Lake Monona by the numbers

The land between Lake Mendota and Lake Monona forms Madison’s iconic isthmus. Madison is one of only two major U.S. cities to be located on an isthmus. (The other city is Seattle, Washington.) Lakes Monona and Mendota are the only lakes in the Yahara chain classified as “deep” by the Wisconsin Department of Natural Resources criteria.

  • Watershed area: 61,643 acres
  • Surface area: 3,274 acres
  • Shoreline: 13 miles
  • Maximum depth: 64 feet
  • Mean depth: 27 feet
  • Flushing rate: 9.5 months

How was the water (2019)?

2019 average (July – August) water clarity and phosphorus concentrations both ranked “fair,” according to Wisconsin DNR criteria for deep lakes.

Lake Monona 2019 Beach Closures

Lake Monona beaches were closed 48 times during the summer of 2019, primarily due to cyanobacteria blooms or both cyanobacteria and high E. coli (75%). A total of seven Lake Monona beaches are monitored.

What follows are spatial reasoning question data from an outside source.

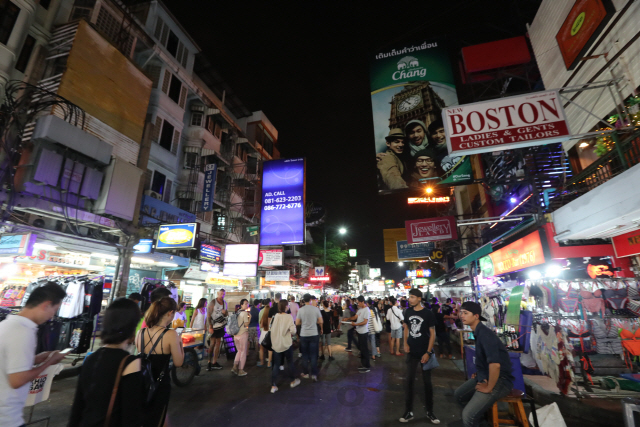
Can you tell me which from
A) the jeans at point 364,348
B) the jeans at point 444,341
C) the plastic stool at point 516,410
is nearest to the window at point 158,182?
the jeans at point 364,348

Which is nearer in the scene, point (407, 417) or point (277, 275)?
point (407, 417)

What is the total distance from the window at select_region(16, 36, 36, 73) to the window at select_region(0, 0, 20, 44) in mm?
1161

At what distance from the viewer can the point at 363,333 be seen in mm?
9234

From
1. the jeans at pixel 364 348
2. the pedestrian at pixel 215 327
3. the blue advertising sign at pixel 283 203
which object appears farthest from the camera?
the blue advertising sign at pixel 283 203

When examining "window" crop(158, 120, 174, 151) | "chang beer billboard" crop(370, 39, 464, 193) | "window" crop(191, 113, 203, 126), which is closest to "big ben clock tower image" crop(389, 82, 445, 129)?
"chang beer billboard" crop(370, 39, 464, 193)

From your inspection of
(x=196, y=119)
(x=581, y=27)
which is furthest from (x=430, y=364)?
(x=196, y=119)

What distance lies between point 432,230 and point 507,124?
8860mm

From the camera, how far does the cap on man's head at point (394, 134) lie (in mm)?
10430

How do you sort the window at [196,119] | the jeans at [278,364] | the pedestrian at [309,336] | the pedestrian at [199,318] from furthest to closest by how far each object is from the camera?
the window at [196,119]
the pedestrian at [199,318]
the pedestrian at [309,336]
the jeans at [278,364]

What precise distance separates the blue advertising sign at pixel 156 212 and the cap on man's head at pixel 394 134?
10639 mm

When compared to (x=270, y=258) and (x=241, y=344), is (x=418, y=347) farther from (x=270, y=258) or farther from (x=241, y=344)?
(x=270, y=258)

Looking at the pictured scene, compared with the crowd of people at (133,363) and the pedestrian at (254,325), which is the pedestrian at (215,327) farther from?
the crowd of people at (133,363)

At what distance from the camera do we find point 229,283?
21188mm

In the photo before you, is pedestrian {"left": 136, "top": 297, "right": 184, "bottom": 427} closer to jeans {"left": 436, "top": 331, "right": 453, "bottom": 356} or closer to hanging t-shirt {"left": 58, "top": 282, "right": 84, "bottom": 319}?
hanging t-shirt {"left": 58, "top": 282, "right": 84, "bottom": 319}
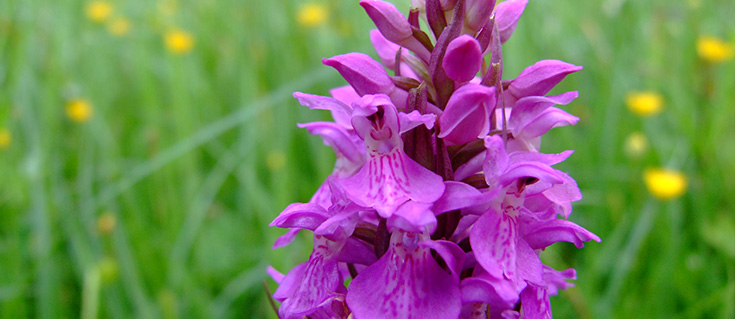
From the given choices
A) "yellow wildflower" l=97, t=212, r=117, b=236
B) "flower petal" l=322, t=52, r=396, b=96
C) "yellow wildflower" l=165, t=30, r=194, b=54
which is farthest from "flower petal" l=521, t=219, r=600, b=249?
"yellow wildflower" l=165, t=30, r=194, b=54

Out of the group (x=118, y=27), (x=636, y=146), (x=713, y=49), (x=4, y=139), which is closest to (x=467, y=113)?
(x=636, y=146)

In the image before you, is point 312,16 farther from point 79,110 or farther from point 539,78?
point 539,78

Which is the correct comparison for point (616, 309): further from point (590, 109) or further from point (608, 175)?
point (590, 109)

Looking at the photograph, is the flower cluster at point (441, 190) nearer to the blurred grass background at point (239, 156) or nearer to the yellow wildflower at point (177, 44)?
the blurred grass background at point (239, 156)

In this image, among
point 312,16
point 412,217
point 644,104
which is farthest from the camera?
→ point 312,16

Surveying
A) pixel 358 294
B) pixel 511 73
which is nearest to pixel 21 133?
pixel 511 73

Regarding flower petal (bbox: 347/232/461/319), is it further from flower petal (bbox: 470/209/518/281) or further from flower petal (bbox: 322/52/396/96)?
flower petal (bbox: 322/52/396/96)
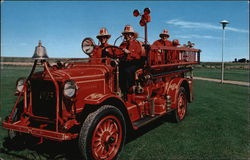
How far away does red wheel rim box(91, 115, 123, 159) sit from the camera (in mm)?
3701

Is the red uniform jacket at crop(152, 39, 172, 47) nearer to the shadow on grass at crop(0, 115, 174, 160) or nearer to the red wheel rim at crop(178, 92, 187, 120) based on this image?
the red wheel rim at crop(178, 92, 187, 120)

2019 Community projects & initiatives

  • City of Madison improved stormwater management at Nautilus and Jacobson Fury Ponds, and made streambank repairs along Daley Drive and Tree Lane. The City also restored natural areas by planting pollinator prairies along Inner Drive and established native plants around Dondee Pond. The City collected approximately 1,600 additional tons of leaves compared to the five-year average, and continued its Expanded Erosion-control Enforcement Program.
  • City of Monona dredged North Winnequah Park Lagoon, stabilized the lagoon’s shoreline, installed new fish-habitat features, and expanded an adopt-a- storm drain program. In total, the City has had 110 drains adopted by volunteers to keep them free of leaves and dirt.
  • Friends of Starkweather Creek began working with the Capital Area Regional Planning Commission on a Starkweather Creek Watershed chloride study, collaborated with partners to maintain the rain garden at Washington Manor Park, and removed invasive vegetation from along the creek corridor.
Jacobson Fury Pond

Per- and poly-fluoroalkyl substances (PFAS) were found in high concentrations at Truax Field and in nearby Starkweather Creek in 2019. The Wisconsin DNR issued a fishing advisory on Lake Monona to limit consumption of and exposure to the contaminant.

PFAS Advisory Sign
PFAS advisory sign at Olbrich Park on Lake Monona

For an update on the latest phosphorus reduction projects within the watershed, see the State of the Lakes Annual Report.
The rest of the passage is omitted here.